Extract to read:
+===+
National Government Policy vs Local Government Practice

In the BBC’s series Yes Minister during an episode entitled The Moral Dimension, when responding to the Minister’s question was winking at corruption government policy, Sir Humphrey unashamedly replies; “No Minister, it could never be government policy. That is unthinkable. Only government practice”. This not totally unrelated issue from a classic comedy series, did make me think about how certain policies pursued by national governments, are actually put into practice by their local counterparts. 

Perusing the local press – if only to find out the latest state of Walsall pensioners dining arrangements since the council scrapped the meals-on-wheels service earlier this year – I came across a couple of stories resulting from a decision made by Walsall Council earlier this year, but which was deferred until after the last local elections. These concerned plans by the Tory dominated council ( it was actually Tory controlled prior May 05th ) to increase the costs of home care provided by its social services department. In one instance, a resident wrote in to say that his 81-year-old mother has had her weekly contribution increased from £28.55 per week to a whopping £70.26p per week, a rise of 60%. This increase includes a charge for her community alarm, a vital lifeline for elderly people wishing to retain some independence by continuing to live at home, as I know from personal experience with my own mother. Local MP David Winnick, in his regular column in the Walsall Advertiser on June 02nd, reported how during a recent surgery a pensioner couple with limited means who look after their disabled 40-year-old son, have received a demand from the same council for £1,913 as their contribution to the costs of providing such care. Today in the House of Commons, Mr Winnick also  publicly condemned Walsall Council for forcing an 84-year-old widow to pay more than £4,000 to help look after her 60-year-old disabled son.
+===+
Source material:
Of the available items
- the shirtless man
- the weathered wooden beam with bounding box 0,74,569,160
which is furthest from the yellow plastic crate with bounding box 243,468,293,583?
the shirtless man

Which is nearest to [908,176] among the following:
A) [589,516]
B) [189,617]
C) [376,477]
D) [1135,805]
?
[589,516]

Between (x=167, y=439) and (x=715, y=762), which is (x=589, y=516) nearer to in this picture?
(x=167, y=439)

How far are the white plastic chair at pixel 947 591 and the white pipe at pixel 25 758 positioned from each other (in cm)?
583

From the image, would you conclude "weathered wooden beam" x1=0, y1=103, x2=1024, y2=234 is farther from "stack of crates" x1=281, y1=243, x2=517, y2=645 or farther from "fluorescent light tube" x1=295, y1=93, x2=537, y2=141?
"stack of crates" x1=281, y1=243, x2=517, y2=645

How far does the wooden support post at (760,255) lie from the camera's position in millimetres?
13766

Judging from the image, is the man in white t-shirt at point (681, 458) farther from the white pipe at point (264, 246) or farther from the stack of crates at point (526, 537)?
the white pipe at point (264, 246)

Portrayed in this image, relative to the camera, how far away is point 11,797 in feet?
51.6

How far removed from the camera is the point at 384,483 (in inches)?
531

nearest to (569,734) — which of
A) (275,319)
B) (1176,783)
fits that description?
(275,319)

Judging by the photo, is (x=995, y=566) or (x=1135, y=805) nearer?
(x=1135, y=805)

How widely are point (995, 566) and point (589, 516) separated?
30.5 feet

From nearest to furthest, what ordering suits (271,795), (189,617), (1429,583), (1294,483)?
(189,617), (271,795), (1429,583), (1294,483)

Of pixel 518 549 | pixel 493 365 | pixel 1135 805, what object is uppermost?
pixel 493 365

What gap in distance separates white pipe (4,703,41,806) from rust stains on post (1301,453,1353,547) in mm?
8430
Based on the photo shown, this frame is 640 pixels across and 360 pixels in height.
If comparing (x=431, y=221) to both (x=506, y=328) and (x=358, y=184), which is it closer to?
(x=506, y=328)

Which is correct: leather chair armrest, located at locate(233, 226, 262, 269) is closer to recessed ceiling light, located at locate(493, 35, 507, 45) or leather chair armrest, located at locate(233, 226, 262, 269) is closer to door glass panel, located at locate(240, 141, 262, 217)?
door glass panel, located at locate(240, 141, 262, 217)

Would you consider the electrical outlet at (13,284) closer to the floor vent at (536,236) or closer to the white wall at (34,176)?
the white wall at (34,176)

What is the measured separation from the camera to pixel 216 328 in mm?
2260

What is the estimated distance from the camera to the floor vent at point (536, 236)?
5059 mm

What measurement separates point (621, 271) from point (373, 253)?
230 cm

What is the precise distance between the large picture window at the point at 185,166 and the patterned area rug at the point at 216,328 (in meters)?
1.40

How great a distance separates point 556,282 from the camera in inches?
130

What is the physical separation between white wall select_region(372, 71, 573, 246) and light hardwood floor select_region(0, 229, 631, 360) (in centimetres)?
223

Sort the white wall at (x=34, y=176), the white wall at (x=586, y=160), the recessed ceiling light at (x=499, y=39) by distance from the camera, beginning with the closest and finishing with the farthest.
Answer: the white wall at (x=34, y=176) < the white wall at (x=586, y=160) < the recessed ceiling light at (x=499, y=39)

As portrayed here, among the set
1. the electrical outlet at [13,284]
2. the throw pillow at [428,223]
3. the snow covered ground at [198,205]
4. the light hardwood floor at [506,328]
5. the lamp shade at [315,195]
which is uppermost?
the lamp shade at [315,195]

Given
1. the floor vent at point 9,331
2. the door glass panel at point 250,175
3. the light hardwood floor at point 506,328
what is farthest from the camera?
+===+
Actions to take:
A. Extract the passage of the article on national policy and local practice from "National Government Policy" up to and including "by their local counterparts.".
B. In the article on national policy and local practice:
(i) What is the title of the Yes Minister episode it mentions?
(ii) To what amount was the 81-year-old mother's weekly contribution raised?
(iii) How much was the 84-year-old widow forced to pay toward her son's care?
C. How would the article on national policy and local practice go on after its final sentence? Continue it.
The entries have no connection to the article on national policy and local practice.

Answers for the tasks:
A.
National Government Policy vs Local Government Practice

In the BBC’s series Yes Minister during an episode entitled The Moral Dimension, when responding to the Minister’s question was winking at corruption government policy, Sir Humphrey unashamedly replies; “No Minister, it could never be government policy. That is unthinkable. Only government practice”. This not totally unrelated issue from a classic comedy series, did make me think about how certain policies pursued by national governments, are actually put into practice by their local counterparts.

B.
(i) The Moral Dimension
(ii) £70.26p per week
(iii) More than £4,000

C.
All these increases are as a direct result of cuts being imposed by central government upon local councils, who in turn are having to cut services and/or increase charges often to the most vulnerable members in our society. Many of these people are already struggling to make ends meet on the paltry amounts provided through the Disability Living Allowance, Attendance Allowance and Severe Disability Premium payments, and most face the threat of re-assessments to their benefit entitlement as part of the governments shake-up of the welfare system. Given the state of the Atos computerised system with its reliance on tick box answers in determining legitimacy of claims, disability campaigners such as myself are increasingly being made aware of people driven to desperate measures, including a few reported cases of suicide.

Walsall Council have to find some £70 million worth of cuts over the next three years; yet it would appear they intend to alleviate the worst effects of this policy by taking it out on those least able to fend for themselves, and hope the voluntary sector will pick up the slack. The Tories lost eight seats on May 05th leaving them running a minority administration.  They would be well advised to remember that for all their problems, disabled people are voters too: in time, even Walsall Tories may come to regret using the disabled as an easy conduit for their national colleagues pernicious and unnecessary cuts.